Want to give a shoutout for your favourite text editor or a great add-on for it? Let’s hear about it in the comments.

Discuss

(18 Comments)
  • [–]

    Rick

    Monday, December 6, 2010 at 8:11 AM

    Good ol’ reliable…

    vi

  • [–]

    Alan

    Monday, December 6, 2010 at 9:34 AM

    Presumably there just wasn’t room in the five, but you missed Kate (KDE Advanced Text Editor). Sounds like it’s the same level of functionality and power as GEdit, but it’s the default editor for the KDE linux desktop environment. So if GEdit makes the list, Kate deserves a mention too.

    I’d almost suggest merging them: “GEdit/Kate: Both KDE and GNOME provide powerful default text editors with syntax highlighting, search and replace, undo, bracket matching, and a plugin system for easy expansion.”

  • [–]

    Francis

    Monday, December 6, 2010 at 9:53 AM

    editplus ftw!

    • [–]

      Sam

      Monday, December 6, 2010 at 1:03 PM

      ^– This

      I’m sad to see Editplus always skipped over in these lists.
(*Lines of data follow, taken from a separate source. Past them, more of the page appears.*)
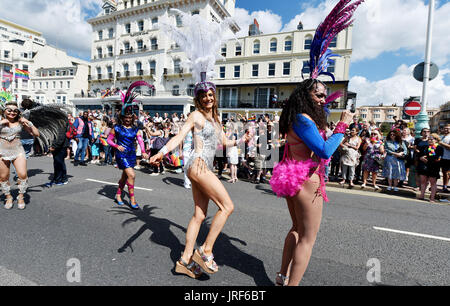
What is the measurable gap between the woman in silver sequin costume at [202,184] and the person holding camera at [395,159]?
6.70 meters

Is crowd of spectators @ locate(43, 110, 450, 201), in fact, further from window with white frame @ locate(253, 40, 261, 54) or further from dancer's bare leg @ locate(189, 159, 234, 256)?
window with white frame @ locate(253, 40, 261, 54)

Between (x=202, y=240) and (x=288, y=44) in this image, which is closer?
(x=202, y=240)

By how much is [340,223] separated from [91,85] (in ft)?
138

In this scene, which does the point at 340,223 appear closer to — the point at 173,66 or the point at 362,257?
the point at 362,257

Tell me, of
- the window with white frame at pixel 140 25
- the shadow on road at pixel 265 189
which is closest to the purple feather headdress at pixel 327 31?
the shadow on road at pixel 265 189

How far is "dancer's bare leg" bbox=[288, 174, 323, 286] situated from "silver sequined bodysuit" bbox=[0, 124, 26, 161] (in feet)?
16.1

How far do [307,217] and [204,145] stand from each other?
123 cm

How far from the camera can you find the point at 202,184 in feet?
7.89

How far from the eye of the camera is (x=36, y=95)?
40.0 m

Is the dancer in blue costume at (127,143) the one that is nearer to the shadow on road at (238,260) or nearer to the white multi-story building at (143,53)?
the shadow on road at (238,260)

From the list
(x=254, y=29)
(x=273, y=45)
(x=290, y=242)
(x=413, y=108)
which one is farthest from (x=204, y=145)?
(x=254, y=29)

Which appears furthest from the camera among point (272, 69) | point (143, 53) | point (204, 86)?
point (143, 53)

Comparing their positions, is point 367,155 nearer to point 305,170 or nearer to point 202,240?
point 202,240
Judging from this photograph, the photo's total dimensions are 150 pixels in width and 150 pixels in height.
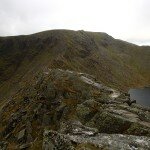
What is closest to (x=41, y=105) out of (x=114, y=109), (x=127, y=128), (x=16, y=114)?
(x=16, y=114)

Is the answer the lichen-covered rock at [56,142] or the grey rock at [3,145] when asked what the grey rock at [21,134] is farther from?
the lichen-covered rock at [56,142]

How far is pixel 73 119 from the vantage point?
4256 centimetres

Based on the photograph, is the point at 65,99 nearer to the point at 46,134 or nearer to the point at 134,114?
the point at 134,114

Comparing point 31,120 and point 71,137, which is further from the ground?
point 71,137

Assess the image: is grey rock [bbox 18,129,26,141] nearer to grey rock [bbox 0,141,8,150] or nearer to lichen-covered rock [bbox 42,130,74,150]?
grey rock [bbox 0,141,8,150]

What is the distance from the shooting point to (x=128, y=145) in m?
28.5

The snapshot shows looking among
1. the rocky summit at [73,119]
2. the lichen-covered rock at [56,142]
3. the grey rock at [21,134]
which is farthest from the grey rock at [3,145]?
the lichen-covered rock at [56,142]

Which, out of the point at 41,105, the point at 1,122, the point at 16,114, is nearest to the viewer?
the point at 41,105

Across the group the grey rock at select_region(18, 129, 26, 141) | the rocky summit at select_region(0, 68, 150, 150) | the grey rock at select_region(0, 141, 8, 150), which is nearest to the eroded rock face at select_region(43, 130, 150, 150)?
the rocky summit at select_region(0, 68, 150, 150)

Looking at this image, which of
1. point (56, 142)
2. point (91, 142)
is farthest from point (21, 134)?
point (91, 142)

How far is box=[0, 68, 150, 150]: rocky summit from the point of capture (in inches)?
1135

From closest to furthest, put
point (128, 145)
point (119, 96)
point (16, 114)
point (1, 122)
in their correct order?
point (128, 145)
point (119, 96)
point (16, 114)
point (1, 122)

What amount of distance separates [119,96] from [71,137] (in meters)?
26.5

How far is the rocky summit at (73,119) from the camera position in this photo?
1135 inches
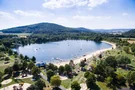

I’ve been a very happy (registered) user for many years now. It’s fast & customisable, what more could you want.

  • [–]

    Ganesh

    Monday, December 6, 2010 at 10:03 AM

    +1 for vim. If you’re on a mac, macvim is an excellent choice and adds some osx commands for extra goodness…

  • [–]

    Hunter Beanland

    Monday, December 6, 2010 at 10:09 AM

    RJ TextEd for Windows. Free; tons of features; Text and programming features; Easy to use.

    btw, Notepad++ is good, but he menus are a mess.

  • [–]

    JimKarnage

    Monday, December 6, 2010 at 10:12 AM

    my favourite, or at least most used editors are already in your list. But another one I use for certain tasks is Textpad for windows. It’s not free but as far as I’ve noticed the free evaluation never actually expires. I find Textpad particularly useful for anything that requires block selection, it’s also pretty good for macros. Basically anything that is repetitive and particular about white spaces. I also find it a useful go-between for when I want to get a block of text laid out for easy copying into a spreadsheet correctly, or into ms word in a way that its stupid text-to-table function will actually understand.

  • [–]

    boris

    Monday, December 6, 2010 at 11:15 AM

    being a programmer i know my text editors, i would have to say UltraEdit is one of the best text editors around

    • [–]

      JessT

      Monday, December 6, 2010 at 6:18 PM

      I guess you haven’t really tried Vim or Emacs, then, have you?

      • [–]

        Lamby

        Wednesday, December 8, 2010 at 10:30 PM

        What? UltraEdit? You are not a programmer, and you do not know editors! Everyone knows that from the dawn of time the battle for the best editor is between vi and emacs. The other 3 on the list are there because LifeHacker HAS to do a ‘top 5′.

        Get off my lawn kid

  • [–]

    Graeme

    Monday, December 6, 2010 at 12:07 PM

    I still mourn the loss of edlin in these new fangled OSs.

  • [–]

    MrTaco

    Monday, December 6, 2010 at 12:40 PM

    I’ve loved nothing like I love Notepad++. Even though it (very) occasionally makes my computer freeze and die when I open it, but that’s just what I get for being on 98 I suppose :P

  • [–]

    Mat

    Monday, December 6, 2010 at 12:45 PM

    Really? Notepad2 is the best text editor. So simple, and it just works perfectly.

  • [–]

    Nodeity

    Monday, December 6, 2010 at 12:47 PM

    I realize that openoffice.org is more of a full blown suite, but it’s free, fast and multipurpose :)

  • [–]

    Ashley Knowles

    Monday, December 6, 2010 at 12:57 PM

    Notepad++ and vim are certainly my favorites.

  • [–]

    Dave

    Monday, December 6, 2010 at 3:02 PM

    Crisp from the command line, & scite from Explorer’s shell. Both cross platform & scite’s free.

  • [–]

    Andrew Watson

    Monday, December 6, 2010 at 10:06 PM

    Edlin is still in Windows 7.

  • [–]

    bennie

    Monday, April 30, 2012 at 1:23 PM

    I’ve used textpad for years and found it very useful, easy to use and heaps of cool features.